Ils élevaient des lapins dans des cabanes dans le jardin, adossées à "La porte branle"
           Il passait des heures à leur préparer à manger en découpant avec "son couteau" des carottes et autres légumes en petit cubes ainsi que du pain .Il leur donnait aussi de la Luzerne qu'il cultivait dans une pièce de terrain près de son ancien Atelier rue de la Fontaine. Ces bâtiments existent toujours en 2015 et l’on peut y lire Garoche et fils en mosaïque.

           Il avait des petits casiers, qu'il fabriquait aussi. Il sélectionnait ses pommes de terre, parce qu'il avait toutes sortes de variétés de pommes de terre, et il les mettait bien patiemment l'une à côté de l'autre, prête à germer, de façon que l'époque venue, il n'avait plus qu'à porter son petit cageot dans le jardin pour les planter. 
          Tout cela c'était fait à la maison, même la graine de poireau et la graine d'oignon. Je les voyais dans le jardin ces grosses touffes, un poireau qui monte c'est rigolo, ça fait une grosse tête. Ça aussi il les laissait mûrir, puis il les battait pour récolter la graine et la gardait pour s'en servir comme semence.
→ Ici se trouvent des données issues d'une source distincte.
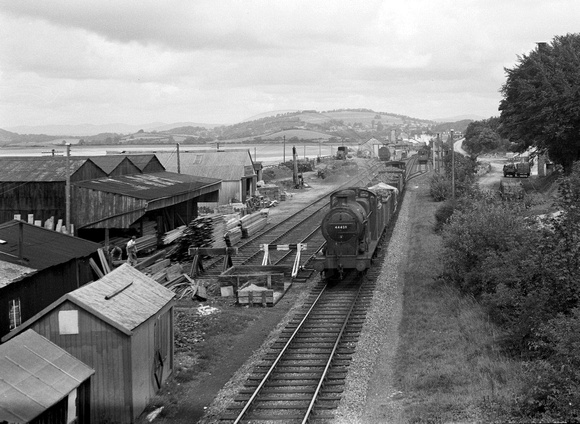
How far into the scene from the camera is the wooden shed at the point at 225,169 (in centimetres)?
5434

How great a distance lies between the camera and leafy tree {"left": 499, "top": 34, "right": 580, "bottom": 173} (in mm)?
45344

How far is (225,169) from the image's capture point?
182 feet

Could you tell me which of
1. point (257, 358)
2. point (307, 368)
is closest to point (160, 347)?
point (257, 358)

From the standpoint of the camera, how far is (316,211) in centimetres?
4947

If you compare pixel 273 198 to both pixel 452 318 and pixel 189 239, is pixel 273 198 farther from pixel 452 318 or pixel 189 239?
pixel 452 318

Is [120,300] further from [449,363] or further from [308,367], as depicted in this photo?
[449,363]

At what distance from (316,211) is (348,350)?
3264cm

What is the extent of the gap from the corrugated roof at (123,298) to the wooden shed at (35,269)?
2225mm

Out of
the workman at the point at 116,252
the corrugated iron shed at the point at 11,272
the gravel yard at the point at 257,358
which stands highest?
the corrugated iron shed at the point at 11,272

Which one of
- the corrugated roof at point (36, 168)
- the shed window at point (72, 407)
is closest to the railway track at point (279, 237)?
the corrugated roof at point (36, 168)

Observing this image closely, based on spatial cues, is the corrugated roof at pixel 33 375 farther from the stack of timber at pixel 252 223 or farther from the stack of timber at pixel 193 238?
the stack of timber at pixel 252 223

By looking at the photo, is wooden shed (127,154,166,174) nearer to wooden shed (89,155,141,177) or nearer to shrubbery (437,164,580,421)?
wooden shed (89,155,141,177)

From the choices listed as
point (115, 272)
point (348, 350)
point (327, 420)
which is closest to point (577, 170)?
point (348, 350)

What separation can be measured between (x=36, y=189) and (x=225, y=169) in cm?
2573
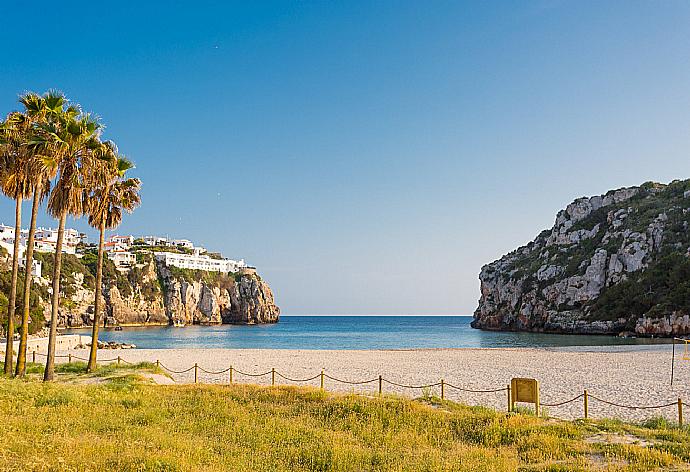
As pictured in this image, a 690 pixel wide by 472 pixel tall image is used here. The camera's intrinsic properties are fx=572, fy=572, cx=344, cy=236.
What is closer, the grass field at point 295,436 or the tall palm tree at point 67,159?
the grass field at point 295,436

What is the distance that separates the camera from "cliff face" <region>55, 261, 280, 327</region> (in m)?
130

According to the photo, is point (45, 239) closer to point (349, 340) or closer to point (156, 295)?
point (156, 295)

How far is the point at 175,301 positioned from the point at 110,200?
13328cm

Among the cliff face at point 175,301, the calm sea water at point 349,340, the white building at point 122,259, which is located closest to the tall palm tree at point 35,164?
the calm sea water at point 349,340

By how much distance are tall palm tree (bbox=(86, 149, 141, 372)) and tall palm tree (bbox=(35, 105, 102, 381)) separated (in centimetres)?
162

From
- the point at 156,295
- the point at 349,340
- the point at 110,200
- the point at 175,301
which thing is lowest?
the point at 349,340

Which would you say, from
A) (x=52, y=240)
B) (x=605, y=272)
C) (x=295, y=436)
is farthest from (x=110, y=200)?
(x=52, y=240)

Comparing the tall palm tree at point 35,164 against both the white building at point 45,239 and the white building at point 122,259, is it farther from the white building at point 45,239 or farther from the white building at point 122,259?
the white building at point 122,259

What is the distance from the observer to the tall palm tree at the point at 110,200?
1009 inches

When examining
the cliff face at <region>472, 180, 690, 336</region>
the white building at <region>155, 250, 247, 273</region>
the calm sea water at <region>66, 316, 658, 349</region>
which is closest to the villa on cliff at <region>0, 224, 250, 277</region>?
the white building at <region>155, 250, 247, 273</region>

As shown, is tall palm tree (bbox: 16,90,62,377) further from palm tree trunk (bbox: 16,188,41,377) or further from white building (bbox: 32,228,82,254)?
white building (bbox: 32,228,82,254)

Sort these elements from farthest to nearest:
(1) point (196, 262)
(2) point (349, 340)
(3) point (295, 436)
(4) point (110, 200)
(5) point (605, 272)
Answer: (1) point (196, 262) < (5) point (605, 272) < (2) point (349, 340) < (4) point (110, 200) < (3) point (295, 436)

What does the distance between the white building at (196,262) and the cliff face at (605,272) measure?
87.0 meters

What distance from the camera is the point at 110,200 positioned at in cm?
2677
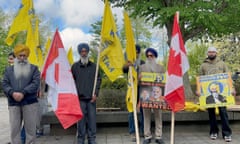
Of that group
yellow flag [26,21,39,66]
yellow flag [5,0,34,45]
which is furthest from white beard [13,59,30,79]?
yellow flag [26,21,39,66]

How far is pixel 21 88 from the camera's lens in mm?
5535

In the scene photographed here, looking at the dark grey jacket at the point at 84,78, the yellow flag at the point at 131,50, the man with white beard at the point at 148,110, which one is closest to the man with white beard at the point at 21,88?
the dark grey jacket at the point at 84,78

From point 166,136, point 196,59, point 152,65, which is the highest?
point 196,59

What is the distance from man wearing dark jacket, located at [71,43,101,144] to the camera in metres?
6.31

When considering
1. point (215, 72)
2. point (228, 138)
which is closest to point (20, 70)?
point (215, 72)

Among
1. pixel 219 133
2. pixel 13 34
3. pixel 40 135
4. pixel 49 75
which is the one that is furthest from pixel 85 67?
pixel 219 133

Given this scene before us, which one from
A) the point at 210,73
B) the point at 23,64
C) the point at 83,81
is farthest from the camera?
the point at 210,73

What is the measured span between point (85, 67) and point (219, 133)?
11.5 ft

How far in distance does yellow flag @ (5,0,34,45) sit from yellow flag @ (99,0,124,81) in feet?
5.53

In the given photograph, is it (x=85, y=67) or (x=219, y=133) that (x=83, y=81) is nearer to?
(x=85, y=67)

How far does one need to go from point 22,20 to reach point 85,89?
6.80 feet

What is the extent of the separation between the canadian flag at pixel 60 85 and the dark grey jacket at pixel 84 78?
0.38 metres

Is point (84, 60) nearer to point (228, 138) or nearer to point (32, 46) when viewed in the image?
point (32, 46)

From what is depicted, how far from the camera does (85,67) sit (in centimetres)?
641
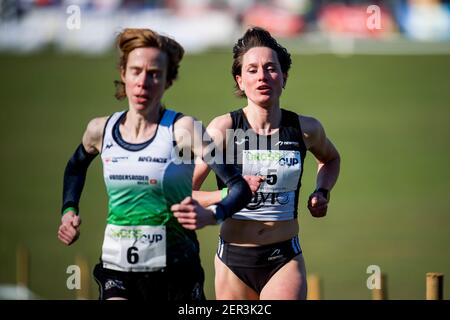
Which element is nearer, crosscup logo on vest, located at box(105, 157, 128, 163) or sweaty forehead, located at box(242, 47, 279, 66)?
crosscup logo on vest, located at box(105, 157, 128, 163)

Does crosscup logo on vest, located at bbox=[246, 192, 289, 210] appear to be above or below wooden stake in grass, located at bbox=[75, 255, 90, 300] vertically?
above

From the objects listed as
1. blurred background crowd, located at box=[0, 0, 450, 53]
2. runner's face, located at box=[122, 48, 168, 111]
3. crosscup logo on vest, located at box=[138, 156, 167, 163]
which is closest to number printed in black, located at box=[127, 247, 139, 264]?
crosscup logo on vest, located at box=[138, 156, 167, 163]

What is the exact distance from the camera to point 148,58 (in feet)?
23.0

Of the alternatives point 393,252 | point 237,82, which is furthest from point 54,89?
point 237,82

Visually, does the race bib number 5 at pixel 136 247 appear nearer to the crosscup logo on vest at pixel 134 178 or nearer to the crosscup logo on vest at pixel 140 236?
the crosscup logo on vest at pixel 140 236

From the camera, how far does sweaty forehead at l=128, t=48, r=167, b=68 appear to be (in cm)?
702

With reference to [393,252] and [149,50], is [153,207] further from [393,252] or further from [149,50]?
[393,252]

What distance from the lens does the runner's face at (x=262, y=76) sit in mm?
8023

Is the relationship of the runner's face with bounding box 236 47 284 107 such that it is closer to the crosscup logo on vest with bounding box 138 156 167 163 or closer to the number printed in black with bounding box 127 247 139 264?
the crosscup logo on vest with bounding box 138 156 167 163

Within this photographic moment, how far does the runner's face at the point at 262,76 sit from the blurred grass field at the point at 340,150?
636 cm

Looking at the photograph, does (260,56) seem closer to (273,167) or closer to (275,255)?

Encore que, je sais qu'au bout de quelques années, pour éviter qu'elles s'abâtardissent je suppose, il fallait croiser – il faut des croisements aussi chez les plantes. Il en achetait des semences, mais autrement il faisait tout lui-même, secondé par Maman.
         Parce que s’ils étaient partis de Saint-Alban, ils avaient gardé quand même l'atavisme de la terre. Ils étaient terriens. Le fond de leur âme était terrien. Mais, je vous répète encore, entre Saint-Alban et Saint-Quay-Portrieux il y avait une telle différence de vie           C'est pour ça que quand j'allais en vacances j'étais contente, parce que d'abord j'étais la petite délurée, je venais de la ville, tout le monde était en admiration devant moi, un phénomène. J'avais la langue bien pendue paraît-il, et moi les mœurs comme ça, ça m'étonnait. Et je ne me gênais pas pour le dire !

Les galants

        Par exemple quand Arthur avait fréquenté Titine – à ce moment-là c'était la mode, je m'en rappelle encore – il y avait ce qu'on appelait les galants qui venaient, mais il n'y avait pas qu'Arthur ! Ils étaient assis sur le banc, Titine d'un côté et vous aviez les amoureux, là sur le banc.
      Tout cela menait la conversation. Celui qui était près d'elle avait le droit de lui prendre la main, et tout cela se passait vraiment dans des banalités !
       Puis après quand ils étaient partis, Arthur me l'a souvent dit – c'est vrai que j'ai toujours eu pour mon cousin Arthur, le père de Marie-Ange, une petite faiblesse, je l'aimais bien il a toujours été très gentil avec moi ; il est le parrain de Françoise d'ailleurs – je disais toujours à ma cousine, en parlant de l'un ou l'autre, avec mon sans-gêne de petite fille de la ville qui avait l'habitude de dire ce qu'elle pense :
      – Tu ne prendras pas celui-là toujours, Titine ! En parlant des autres. Oh, il est moche celui-là.
Il y en a un que j'avais baptisé le grand nez.
          Mais ce qui est amusant et que je tiens à vous dire, c'est que dans ce temps-là – et cela a toujours été plus ou moins ainsi – c'est que ma tante Marie n'était pas toujours de mon avis. Elle, voyait la grosse ferme, le pognon, etc. Tandis qu'Arthur ce n'était pas ça...
          Je ne pense pas qu'elle ait influencé Titine à ce point-là. Qu'elle ait influencé ou pas pour le mariage de Titine et d'Arthur, de toute façon cela a été un très bon ménage, même s'ils n'ont pas eu toujours la chance, puisque la maladie est venue des années plus tard. Et Arthur a été un brave gendre pour elle.